Le biciclette della mia vita

19 Giugno 2024

Olena, che preferisce farsi chiamare Elena, è arrivata a Nonantola insieme alla madre a seguito dell’acuirsi della guerra in Ucraina nel marzo del 2022. Ma come racconta anche lei, è “in fuga” da molto prima. Durante una delle lezioni di italiano del gruppo avanzato della Scuola Frisoun, dopo che abbiamo raccontato la novella del Boccaccio “Andreuccio di Perugia” (che nonostante le disavventure strampalate che gli capitano a Napoli, torna a casa con un anello prezioso, più ricco di quanto non fosse all’inizio della storia) abbiamo chiesto agli studenti se nella loro vita ci fosse un oggetto importante, che li facesse sentire “ricchi”. Elena ha pensato subito alle biciclette della sua vita. Il racconto che segue è frutto di un’intervista di gruppo che i maestri e i suoi compagni le hanno fatto a distanza di una settimana per raccogliere più dettagli della sua storia.


Per prima cosa vorrei dire che gli oggetti materiali, da quando sono stata costretta a lasciare la mia casa di Lugansk, nel 2014, non sono più così importanti per me. Ma se proprio dovessi dire un oggetto che è stato “prezioso” nella mia vita direi la bicicletta. Non dico questa bicicletta, la bici che uso a Nonantola, ma le biciclette in generale.

A volte penso allo zio Tolia, che a 12 anni mi ha insegnato ad andare in bicicletta e ancora mi viene da ringraziarlo, ovunque si trovi, per il regalo che mi ha fatto. La sua famiglia abitava vicino alla mia, a Lugansk. Io ero molto amica di sua figlia. Lei ora vive in Russia e ci sentiamo spesso. Io non ho mai conosciuto mio padre, vivevo solo con mia madre, e d’estate Tolia mi portava in vacanza con sua figlia nella casa di campagna della nonna. E là mi ha insegnato ad andare in bici.

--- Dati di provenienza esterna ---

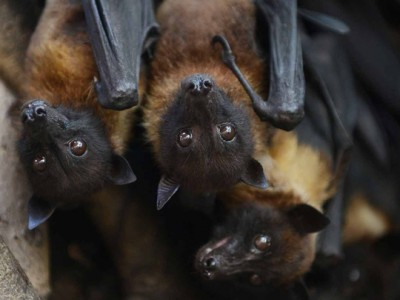 In this village of India, bats are worshiped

Dal 2022 abito a Nonantola, ma so come sta la mia casa a Lugansk, perché ho un’amica che vive ancora lì e mi informa sulla situazione. Nella mia casa adesso vive un’altra donna; non prendo affitti, ma almeno non devo pagare tasse e utenze.

Una volta ho letto che la tua casa non è qualsiasi casa, ma è dove ti fermi e senti che non hai più voglia di andare via. Io non so se una casa così l’ho trovata, ma sicuramente la mia casa di Lugansk era molto importante per me. La mamma sostiene che quando ero ragazzina io abbia sempre detto di voler andare via da Lugansk, ma sinceramente non me lo ricordo. Sicuramente dopo il 2014 non ero molto tranquilla là, anche se posso dire di non avere mai avuto dei grandi problemi.

Da quando ho dovuto lasciare Lugansk, nessuna casa è stata più importante per me. Quando nel dicembre del 2014 sono tornata perché c’era una perdita d’acqua nell’appartamento sopra il mio e ho rivisto la mia casa, ho pensato che sarei tornata là solo per morire.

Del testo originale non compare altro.